A 1024 RV-Cores Shared-L1 Cluster with High Bandwidth Memory Link for Low-Latency 6G-SDR
Yichao Zhang, Marco Bertuletti, Chi Zhang, Samuel Riedel, Alessandro Vanelli-Coralli, Luca Benini
TL;DR
The paper addresses the escalating baseband compute demands for 6G SDR by proposing TeraPool-SDR, a 1024-core RISC-V cluster that shares 4 MiB of L1 memory and connects to high-bandwidth memory via a modular DMA-backed hierarchy. It introduces a three-level crossbar interconnect and a split DMA pipeline (frontend/midend/backend) validated with cycle-accurate DRAMsys simulations to model ultra-high data flows.

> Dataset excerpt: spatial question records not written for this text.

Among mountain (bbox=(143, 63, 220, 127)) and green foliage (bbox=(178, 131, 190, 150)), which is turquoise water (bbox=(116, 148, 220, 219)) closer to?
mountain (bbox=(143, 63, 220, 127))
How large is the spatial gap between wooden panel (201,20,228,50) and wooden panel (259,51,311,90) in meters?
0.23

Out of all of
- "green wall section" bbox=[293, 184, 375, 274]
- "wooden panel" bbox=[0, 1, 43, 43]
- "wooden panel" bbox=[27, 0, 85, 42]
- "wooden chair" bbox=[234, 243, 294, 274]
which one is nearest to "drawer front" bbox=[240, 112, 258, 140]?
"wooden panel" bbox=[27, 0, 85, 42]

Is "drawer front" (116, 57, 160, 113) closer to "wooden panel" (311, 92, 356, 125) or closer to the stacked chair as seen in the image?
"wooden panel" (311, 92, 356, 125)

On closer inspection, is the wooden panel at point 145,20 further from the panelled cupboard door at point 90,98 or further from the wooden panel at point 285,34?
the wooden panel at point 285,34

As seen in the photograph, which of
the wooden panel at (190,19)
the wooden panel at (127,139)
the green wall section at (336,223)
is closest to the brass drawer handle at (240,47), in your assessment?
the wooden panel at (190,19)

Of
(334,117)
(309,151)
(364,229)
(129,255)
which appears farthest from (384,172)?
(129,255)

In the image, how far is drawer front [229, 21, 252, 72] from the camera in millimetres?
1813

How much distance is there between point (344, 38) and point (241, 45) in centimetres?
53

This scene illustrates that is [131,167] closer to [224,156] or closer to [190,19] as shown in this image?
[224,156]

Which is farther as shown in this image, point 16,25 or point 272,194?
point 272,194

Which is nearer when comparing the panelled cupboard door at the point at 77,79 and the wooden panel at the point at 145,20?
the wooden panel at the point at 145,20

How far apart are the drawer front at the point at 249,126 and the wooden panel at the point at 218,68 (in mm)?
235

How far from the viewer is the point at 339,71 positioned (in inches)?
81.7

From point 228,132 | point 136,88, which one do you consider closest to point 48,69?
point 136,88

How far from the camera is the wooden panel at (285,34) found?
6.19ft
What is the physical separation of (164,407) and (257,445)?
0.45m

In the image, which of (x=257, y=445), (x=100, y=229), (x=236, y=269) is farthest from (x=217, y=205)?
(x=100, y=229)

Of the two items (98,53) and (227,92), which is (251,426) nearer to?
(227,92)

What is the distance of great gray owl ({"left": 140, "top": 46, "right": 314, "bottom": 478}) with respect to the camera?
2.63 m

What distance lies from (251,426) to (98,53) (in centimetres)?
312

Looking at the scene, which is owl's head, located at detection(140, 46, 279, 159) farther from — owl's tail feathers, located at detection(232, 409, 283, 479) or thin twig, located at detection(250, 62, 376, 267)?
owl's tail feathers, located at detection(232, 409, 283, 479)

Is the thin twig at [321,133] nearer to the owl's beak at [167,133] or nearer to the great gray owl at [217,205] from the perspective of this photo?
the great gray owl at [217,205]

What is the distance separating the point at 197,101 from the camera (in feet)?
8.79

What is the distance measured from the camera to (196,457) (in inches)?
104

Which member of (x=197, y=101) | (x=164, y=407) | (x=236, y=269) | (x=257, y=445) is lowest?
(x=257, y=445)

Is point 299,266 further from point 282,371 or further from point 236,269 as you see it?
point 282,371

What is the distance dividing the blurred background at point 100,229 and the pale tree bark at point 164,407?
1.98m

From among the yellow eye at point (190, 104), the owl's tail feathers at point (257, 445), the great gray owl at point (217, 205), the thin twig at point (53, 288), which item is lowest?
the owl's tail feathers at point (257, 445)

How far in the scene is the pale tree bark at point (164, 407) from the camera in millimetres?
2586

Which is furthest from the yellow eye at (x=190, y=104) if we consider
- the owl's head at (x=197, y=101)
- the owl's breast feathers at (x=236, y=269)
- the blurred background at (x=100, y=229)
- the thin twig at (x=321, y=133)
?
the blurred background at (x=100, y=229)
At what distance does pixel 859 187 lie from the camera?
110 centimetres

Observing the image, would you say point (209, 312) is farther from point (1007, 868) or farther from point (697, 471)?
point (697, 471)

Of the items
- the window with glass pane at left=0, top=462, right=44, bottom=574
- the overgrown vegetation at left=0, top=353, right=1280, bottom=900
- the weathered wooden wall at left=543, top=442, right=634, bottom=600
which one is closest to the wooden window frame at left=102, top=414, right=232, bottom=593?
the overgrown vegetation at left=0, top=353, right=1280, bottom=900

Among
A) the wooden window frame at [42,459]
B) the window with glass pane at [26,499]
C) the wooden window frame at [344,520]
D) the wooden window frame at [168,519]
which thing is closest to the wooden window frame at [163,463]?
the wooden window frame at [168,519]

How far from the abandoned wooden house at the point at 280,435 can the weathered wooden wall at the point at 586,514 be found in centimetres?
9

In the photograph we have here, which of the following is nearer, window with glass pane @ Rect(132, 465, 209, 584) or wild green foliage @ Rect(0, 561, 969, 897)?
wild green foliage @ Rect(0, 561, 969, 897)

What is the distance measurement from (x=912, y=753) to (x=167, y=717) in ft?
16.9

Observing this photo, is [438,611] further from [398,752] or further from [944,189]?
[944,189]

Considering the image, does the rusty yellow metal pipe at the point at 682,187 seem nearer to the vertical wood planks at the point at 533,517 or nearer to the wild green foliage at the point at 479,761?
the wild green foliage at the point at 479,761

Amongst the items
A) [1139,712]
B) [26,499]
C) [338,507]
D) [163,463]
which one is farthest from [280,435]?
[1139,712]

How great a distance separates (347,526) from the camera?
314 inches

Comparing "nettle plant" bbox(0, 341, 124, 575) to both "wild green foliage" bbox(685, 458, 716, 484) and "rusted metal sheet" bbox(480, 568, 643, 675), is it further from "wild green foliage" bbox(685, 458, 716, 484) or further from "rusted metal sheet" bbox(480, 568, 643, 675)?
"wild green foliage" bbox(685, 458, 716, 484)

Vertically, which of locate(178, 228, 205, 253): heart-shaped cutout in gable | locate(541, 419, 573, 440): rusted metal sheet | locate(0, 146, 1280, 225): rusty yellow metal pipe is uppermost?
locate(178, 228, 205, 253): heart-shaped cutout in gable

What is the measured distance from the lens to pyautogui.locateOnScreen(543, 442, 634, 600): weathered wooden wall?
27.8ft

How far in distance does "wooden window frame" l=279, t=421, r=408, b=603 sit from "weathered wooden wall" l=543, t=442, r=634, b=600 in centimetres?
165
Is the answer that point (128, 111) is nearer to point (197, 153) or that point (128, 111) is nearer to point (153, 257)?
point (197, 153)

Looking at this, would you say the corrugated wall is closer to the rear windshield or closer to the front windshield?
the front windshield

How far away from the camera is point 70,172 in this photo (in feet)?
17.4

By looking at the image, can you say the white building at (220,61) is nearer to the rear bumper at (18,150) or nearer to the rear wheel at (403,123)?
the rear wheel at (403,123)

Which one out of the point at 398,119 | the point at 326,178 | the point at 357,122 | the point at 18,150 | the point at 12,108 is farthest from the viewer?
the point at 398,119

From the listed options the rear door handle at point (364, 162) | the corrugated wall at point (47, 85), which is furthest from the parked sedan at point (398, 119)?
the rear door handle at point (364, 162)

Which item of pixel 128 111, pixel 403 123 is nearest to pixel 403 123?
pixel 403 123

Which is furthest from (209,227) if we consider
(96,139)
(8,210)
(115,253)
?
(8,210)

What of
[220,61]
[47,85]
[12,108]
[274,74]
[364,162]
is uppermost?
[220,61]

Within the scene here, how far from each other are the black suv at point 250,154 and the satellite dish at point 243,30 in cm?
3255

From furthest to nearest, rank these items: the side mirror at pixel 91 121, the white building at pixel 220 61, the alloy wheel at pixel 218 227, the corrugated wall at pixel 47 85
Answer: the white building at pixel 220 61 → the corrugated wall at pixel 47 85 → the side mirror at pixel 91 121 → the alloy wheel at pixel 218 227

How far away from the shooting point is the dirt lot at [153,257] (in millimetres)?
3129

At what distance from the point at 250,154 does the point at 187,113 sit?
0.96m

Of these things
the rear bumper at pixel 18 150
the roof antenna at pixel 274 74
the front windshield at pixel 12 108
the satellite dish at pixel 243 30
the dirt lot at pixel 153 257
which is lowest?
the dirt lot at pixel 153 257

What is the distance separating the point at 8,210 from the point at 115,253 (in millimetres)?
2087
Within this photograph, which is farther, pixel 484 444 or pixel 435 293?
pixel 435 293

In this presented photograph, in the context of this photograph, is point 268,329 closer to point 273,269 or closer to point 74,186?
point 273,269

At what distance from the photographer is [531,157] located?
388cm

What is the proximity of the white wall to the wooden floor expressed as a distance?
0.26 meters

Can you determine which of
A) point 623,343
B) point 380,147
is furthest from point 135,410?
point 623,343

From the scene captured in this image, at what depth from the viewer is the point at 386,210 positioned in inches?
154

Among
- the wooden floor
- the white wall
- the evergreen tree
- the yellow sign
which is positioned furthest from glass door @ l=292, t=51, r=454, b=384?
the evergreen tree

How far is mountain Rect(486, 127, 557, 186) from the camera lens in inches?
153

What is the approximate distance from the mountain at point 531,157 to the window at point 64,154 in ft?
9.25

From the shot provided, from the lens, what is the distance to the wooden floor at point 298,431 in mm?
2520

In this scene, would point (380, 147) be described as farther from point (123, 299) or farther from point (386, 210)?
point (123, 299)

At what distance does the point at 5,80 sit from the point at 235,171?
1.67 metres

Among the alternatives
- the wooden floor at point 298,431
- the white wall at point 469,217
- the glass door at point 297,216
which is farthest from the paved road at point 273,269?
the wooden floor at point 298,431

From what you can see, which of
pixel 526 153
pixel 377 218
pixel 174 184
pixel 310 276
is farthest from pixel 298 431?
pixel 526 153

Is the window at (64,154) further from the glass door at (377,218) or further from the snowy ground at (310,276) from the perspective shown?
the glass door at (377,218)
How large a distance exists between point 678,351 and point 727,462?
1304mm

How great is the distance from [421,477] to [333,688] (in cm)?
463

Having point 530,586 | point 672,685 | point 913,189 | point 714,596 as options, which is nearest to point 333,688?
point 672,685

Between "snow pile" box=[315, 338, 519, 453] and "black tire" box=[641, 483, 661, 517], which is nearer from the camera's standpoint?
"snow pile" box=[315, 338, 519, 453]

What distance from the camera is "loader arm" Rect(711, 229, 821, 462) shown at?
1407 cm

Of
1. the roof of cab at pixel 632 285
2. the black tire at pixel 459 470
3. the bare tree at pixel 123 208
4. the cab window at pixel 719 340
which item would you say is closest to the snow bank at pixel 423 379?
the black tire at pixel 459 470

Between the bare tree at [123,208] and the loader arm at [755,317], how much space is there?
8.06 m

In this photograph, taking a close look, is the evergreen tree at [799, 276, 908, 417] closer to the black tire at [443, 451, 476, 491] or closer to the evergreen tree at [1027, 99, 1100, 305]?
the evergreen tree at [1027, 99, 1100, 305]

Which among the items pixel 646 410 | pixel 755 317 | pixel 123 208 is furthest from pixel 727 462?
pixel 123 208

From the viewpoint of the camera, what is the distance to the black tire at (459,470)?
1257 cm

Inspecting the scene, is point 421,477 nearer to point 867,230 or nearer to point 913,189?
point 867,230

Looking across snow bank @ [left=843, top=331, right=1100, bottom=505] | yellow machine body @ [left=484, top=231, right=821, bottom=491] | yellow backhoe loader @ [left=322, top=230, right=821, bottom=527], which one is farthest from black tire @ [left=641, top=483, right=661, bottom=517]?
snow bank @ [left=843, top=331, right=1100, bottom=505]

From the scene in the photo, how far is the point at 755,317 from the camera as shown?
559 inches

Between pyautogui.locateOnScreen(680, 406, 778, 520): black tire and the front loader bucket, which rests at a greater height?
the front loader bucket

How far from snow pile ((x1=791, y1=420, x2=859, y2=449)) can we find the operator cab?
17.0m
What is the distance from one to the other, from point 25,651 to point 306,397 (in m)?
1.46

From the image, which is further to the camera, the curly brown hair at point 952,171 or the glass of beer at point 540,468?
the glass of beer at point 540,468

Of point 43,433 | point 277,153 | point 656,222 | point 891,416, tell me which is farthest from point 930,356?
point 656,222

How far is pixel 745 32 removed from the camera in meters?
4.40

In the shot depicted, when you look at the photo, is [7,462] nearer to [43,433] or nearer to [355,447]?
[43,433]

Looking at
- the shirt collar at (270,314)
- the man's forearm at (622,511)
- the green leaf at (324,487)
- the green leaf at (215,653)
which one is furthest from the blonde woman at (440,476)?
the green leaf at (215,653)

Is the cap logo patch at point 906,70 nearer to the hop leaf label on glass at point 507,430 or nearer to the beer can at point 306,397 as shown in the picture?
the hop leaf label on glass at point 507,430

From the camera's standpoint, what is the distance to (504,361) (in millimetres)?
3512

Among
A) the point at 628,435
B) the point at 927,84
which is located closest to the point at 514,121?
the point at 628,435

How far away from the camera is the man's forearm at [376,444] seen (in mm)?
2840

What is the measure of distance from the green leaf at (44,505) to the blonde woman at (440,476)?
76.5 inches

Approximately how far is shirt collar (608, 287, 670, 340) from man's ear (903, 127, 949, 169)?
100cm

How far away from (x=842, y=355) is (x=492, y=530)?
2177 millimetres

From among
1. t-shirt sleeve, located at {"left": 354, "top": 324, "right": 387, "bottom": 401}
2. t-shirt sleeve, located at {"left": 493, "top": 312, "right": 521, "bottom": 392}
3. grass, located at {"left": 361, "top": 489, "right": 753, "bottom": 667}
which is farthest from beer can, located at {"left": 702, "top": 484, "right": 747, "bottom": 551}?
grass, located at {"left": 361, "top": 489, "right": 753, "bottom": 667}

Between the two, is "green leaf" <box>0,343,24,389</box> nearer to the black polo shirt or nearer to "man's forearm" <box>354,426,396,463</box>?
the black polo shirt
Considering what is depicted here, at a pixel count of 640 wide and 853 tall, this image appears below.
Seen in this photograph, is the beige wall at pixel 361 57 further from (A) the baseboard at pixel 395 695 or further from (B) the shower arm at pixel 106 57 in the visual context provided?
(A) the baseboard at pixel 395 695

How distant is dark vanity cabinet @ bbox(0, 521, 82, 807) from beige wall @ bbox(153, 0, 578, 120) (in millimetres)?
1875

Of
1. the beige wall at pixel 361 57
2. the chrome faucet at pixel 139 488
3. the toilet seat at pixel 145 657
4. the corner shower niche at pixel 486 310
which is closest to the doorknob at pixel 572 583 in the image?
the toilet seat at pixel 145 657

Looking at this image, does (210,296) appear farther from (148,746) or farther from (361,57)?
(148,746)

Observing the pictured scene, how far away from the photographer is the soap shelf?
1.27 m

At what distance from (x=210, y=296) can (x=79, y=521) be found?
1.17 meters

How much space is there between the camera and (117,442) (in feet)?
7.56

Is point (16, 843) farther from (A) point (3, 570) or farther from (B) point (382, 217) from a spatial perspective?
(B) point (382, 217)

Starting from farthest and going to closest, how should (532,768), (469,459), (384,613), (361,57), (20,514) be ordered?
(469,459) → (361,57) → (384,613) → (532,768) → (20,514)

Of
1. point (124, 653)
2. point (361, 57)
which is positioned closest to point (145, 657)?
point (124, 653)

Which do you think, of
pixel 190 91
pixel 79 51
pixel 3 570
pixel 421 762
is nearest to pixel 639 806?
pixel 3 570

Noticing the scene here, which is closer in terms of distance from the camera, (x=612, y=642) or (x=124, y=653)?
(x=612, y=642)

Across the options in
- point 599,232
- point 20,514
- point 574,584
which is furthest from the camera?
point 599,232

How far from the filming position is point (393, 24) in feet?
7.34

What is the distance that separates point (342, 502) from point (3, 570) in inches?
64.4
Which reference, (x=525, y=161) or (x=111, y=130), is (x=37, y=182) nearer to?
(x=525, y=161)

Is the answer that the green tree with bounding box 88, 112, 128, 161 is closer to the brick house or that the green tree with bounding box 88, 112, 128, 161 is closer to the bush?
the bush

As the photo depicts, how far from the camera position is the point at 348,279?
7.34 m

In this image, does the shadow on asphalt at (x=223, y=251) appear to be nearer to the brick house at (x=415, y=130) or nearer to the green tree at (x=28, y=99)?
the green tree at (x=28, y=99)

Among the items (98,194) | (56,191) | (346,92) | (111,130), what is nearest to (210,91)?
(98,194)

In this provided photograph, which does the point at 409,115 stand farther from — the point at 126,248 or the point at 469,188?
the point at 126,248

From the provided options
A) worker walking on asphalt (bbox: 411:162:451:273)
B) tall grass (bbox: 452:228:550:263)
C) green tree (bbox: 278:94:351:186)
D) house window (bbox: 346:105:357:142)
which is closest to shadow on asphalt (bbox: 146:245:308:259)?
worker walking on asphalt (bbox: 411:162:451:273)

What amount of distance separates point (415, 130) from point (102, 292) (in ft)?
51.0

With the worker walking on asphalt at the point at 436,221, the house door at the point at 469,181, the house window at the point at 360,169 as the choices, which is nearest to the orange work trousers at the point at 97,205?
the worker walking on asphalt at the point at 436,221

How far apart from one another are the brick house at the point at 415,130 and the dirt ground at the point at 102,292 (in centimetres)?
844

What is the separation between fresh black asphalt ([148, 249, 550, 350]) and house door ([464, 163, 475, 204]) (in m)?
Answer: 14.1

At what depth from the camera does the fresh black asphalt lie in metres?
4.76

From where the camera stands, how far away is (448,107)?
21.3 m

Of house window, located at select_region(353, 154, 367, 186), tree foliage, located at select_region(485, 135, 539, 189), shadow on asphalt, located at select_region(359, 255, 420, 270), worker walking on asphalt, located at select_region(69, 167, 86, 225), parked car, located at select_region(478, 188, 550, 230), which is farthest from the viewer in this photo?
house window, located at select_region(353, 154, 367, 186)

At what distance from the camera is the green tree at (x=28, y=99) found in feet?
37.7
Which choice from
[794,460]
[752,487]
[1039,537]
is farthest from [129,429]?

Across key SDR kernels (FFT, beamforming, channel estimation, linear inversion), the system achieves data-movement overhead below 9% with 910 GBps bandwidth at 98% efficiency, IPC above 0.6, sub-ms latency, and power under 8.8 W. The work demonstrates an open-source, scalable path toward low-latency, energy-efficient 6G baseband accelerators, with design tradeoffs between latency-tolerant configurations and performance benchmarks.
Abstract
We introduce an open-source architecture for next-generation Radio-Access Network baseband processing: 1024 latency-tolerant 32-bit RISC-V cores share 4 MiB of L1 memory via an ultra-low latency interconnect (7-11 cycles), a modular Direct Memory Access engine provides an efficient link to a high bandwidth memory, such as HBM2E (98% peak bandwidth at 910GBps). The system achieves leading-edge energy efficiency at sub-ms latency in key 6G baseband processing kernels: Fast Fourier Transform (93 GOPS/W), Beamforming (125 GOPS/W), Channel Estimation (96 GOPS/W), and Linear System Inversion (61 GOPS/W), with only 9% data movement overhead.